L’ipotesi studiata in particolare al Tesoro più che nella società presieduta da Claudio Costamagna e guidata dall’ad, Fabio Gallia, poggiava – come rimarcato giorni fa da Formiche.net – sull’articolo 5 del dl 269/2003, comma 11, let. e) bis in cui si legge: “Le esposizioni assunte o previste da CDP S.p.A., diverse da quelle di cui al comma 7, lettera b), possono essere garantite dallo Stato, anche a livello pluriennale. La garanzia dello Stato può essere rilasciata a prima domanda, deve essere onerosa e compatibile con la normativa dell’Unione europea in materia di garanzie onerose concesse dallo Stato”.

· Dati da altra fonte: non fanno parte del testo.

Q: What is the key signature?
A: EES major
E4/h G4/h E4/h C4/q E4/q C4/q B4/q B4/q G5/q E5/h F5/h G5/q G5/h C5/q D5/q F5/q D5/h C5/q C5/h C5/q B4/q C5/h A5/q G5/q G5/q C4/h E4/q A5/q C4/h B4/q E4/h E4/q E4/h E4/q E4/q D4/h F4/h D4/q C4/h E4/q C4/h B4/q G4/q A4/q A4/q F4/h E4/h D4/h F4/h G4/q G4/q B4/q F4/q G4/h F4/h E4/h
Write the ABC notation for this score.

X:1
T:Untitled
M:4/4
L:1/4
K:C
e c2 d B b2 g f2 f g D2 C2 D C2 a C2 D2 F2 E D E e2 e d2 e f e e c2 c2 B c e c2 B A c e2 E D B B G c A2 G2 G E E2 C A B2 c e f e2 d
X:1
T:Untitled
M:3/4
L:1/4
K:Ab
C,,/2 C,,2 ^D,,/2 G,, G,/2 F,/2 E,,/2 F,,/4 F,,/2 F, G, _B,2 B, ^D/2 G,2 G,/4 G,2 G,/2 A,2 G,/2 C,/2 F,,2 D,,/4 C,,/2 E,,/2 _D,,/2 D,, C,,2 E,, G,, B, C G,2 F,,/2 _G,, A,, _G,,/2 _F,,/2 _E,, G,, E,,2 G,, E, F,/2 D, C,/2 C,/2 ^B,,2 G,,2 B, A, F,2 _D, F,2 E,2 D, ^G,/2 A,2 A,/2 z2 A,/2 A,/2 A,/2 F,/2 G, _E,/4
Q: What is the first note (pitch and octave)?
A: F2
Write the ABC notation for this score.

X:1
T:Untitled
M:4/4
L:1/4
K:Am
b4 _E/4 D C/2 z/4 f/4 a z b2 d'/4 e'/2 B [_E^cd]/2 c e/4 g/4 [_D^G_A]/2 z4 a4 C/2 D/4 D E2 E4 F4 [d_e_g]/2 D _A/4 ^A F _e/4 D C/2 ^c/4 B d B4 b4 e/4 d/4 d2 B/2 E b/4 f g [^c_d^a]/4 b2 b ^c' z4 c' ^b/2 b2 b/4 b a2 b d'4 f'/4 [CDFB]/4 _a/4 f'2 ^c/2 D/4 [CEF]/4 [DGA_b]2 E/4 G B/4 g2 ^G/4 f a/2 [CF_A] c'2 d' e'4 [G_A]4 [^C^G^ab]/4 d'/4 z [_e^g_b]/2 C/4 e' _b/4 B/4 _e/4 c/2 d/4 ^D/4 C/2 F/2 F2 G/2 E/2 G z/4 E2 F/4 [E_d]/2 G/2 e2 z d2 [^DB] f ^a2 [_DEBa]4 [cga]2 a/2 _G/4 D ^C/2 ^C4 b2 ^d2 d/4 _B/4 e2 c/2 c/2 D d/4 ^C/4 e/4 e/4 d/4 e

Ma l’idea al momento pare che sia stata accantonata, secondo indiscrezioni che circolano in ambienti sindacali. Il Tesoro – si dice anche nella maggioranza di governo – non vorrebbe aprire un nuovo fronte e un nuovo dossier a rischio a Bruxelles rischiando una procedura per aiuti di Stato. Meglio concentrarsi a Bruxelles sulle partite Mps e banche venete (Popolare di Vicenza e Veneto Banca).

Ma azionisti e finanziatori della compagnia come ad esempio Unicredit stanno facendo pressing sul governo per avere comunque una “copertura” pubblica, sotto forma di garanzia statale, per nuovi ed eventuali interventi necessari ad Alitalia anche a carattere finanziari. La partita, dunque, è tutta da giocare.